Far be it from me to argue against Calvin.  Or especially, God.




[1] Cf. Matthew 5:45
[2] Cf. Hebrews 11:1
[3] Cf. Acts 17:16 – 34
[4] Macbeth Act 5, Scene 5
[5] Cf. Job 1, 2:9, 13:15.

Wednesday, July 10, 2013

MK to Mensa

Dear Dear Friend Who I Know Checks This Thing As You Begin Your Pretend Workday:

You said two things to me yesterday which resoundingly resonated. 

The bit about me entering into an obvious mid-life crisis - and it being the BEST time in anyone's life solely because we're old enough to know better but young enough to still do it?  Brilliant.

Secondly, the advice you gave me as I was waffling over a sizable purchase and directional change? Spot on. Especially the part concerning most people thinking otherwise about what I do and why, but you know better.

Indeed you do. 

Dammit, I hate when you're right.

Sunday, June 30, 2013

Smells Like Teen Spirit

I hate roller coasters.  Truly.

Sure, to some it may seem counterintuitive - especially given my love of zorbing and most things extreme and dangerous.  But roller coasters suck.

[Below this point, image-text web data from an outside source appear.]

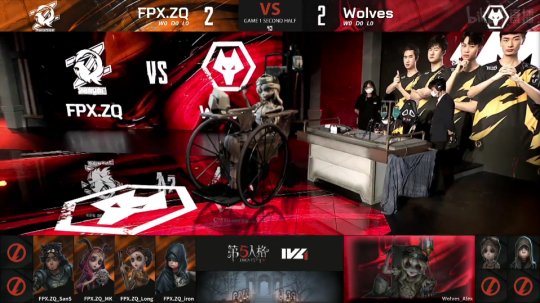 第五人格ivl前锋高燃混剪,第五人格ivl夏季赛gr队员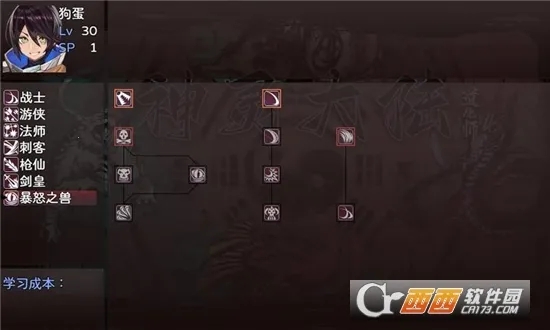 �����½�����ֻ���v1.4.0 ���°�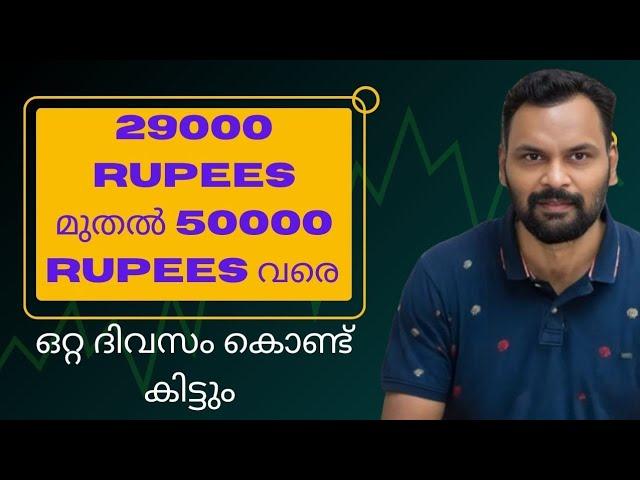 ഒറ്റ അടിക്ക് 29,000 Rupees മുതൽ 5000 Rupees നേടാം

Perhaps it's due to the ambiance that surrounds the likes of The Beast, The Claw Hammer, The Wing-Ding, or whatever the hell marketing geniuses everywhere unite in some dark pit to appropriately name those monstrosities.  I want to puke before I even get on the things.  Even though I've given it an honest effort over the years, my feelings remain.

Speaking of ambiance, at her request, I took Liv shopping yesterday.  It's been a rather tough first week back, so I was beyond pleased to spend one-on-one time with the girl.  Shopping?  Sometimes.  A mall?  Ick.  I'd almost rather go hang out in an airport.  Or, an amusement park.

She was on a mission. 

"Mom, I need some shirts.  Can we please go to Glenbrook instead of JP," she asked in her best you-know-you-love-me-even-though-I'm-killing-you-lately voice.

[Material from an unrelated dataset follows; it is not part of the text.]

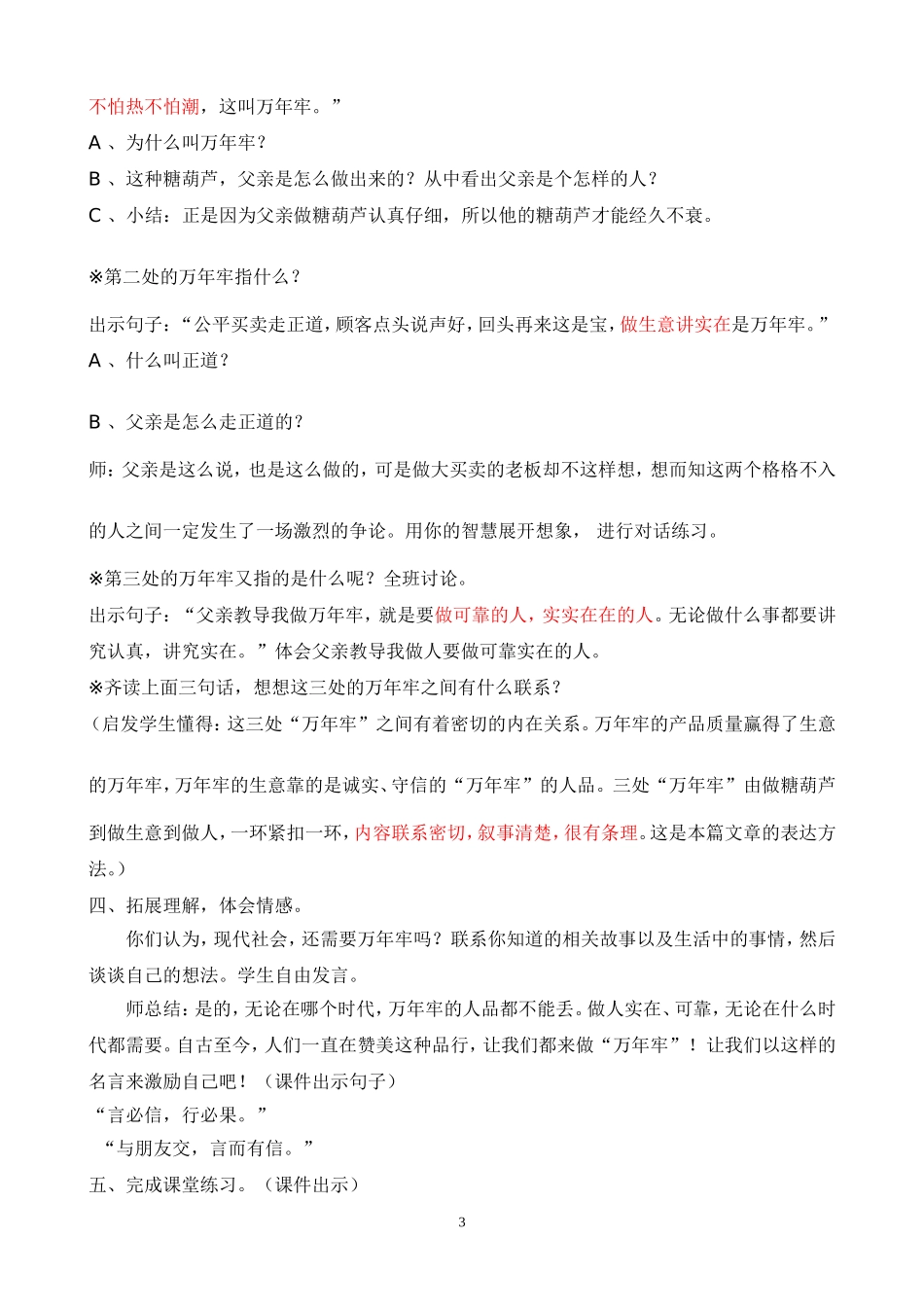 四年级下册第六课《万年牢》教案_第3页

"Um, sure, why not?  Maybe it's not as bad as I remember it," I replied in my best I-am-so-trying-to-do-the-best-I-can-with-your-mini-me-ass-but-would-rather-stick-hot-pokers-in-my-eyes voice.

She drives.  Nothing like staging the mood.  I ask her, proactively, where she's thinking about parking in that a) I like to have a game plan and b) the closer we are to finding some shirts, the fewer number of years get shaved off my life like LeBron's stupid imposter Amish beard should have been before The Decision.

In we walk.  Now mind you, I was totally taken to task this weekend about having a penchant for self-defeating prophecies in certain situations.  So, I became extra focused and mindful as I walked through the double doors which were not held open for me by a nice Mohawk-sporting youngster.  Far be it for me to ruin a perfectly good trip to the mall before we're even out of the vestibule.

I know the stores Liv typically prefers.  At least, I used to know.  No surprise, she sauntered into Victoria's Secret immediately.  That sentence alone is wrong; the store is even more whacked. 

First of all, it's been around forever.  Secrets always come out.  Victoria is pissing me off.

Moreover, the place is so grossly overpriced that I don't care WHO sports the ill-fitting crap - it's not worth it.  Everyone knows nothing in that hell hole will turn you into a goddess, regardless the side of the bed, cellar, warehouse or boxing ring ropes you are on.  The Angels who bless us every year on national TV as they stride a shimmery white runway (that secretly just once, I wish was lubed with whatever they sell for $12.99 in the bins by the counters) are very sweet women, I'm sure.  However, let's be honest:  they are not representative of any female population I've encountered in the last 40 years.  Yet inexplicably, those are the exact women who shop in that godforsaken store.

And don't even get me started on VS's hiring practices.  It is the equivalent of filling sportscaster positions with individuals who think a sack, back, and flexbone formation is something to include in their match.com profile.

Maybe Tom Brady's wife was watching over me, because we left empty-handed.  See, me?  See, you little know-it all-who-thought-it-would-turn-out-disastrous-but-it-hasn't?  HA-freaking-HA.  What do you have to say about that, 'lil miss?

"Hey, Mom - let's go into that store.  It's way cooler."

Because why wouldn't a store named Nirvana not be?  Smell me the way, honey.  I'm just along for the ride.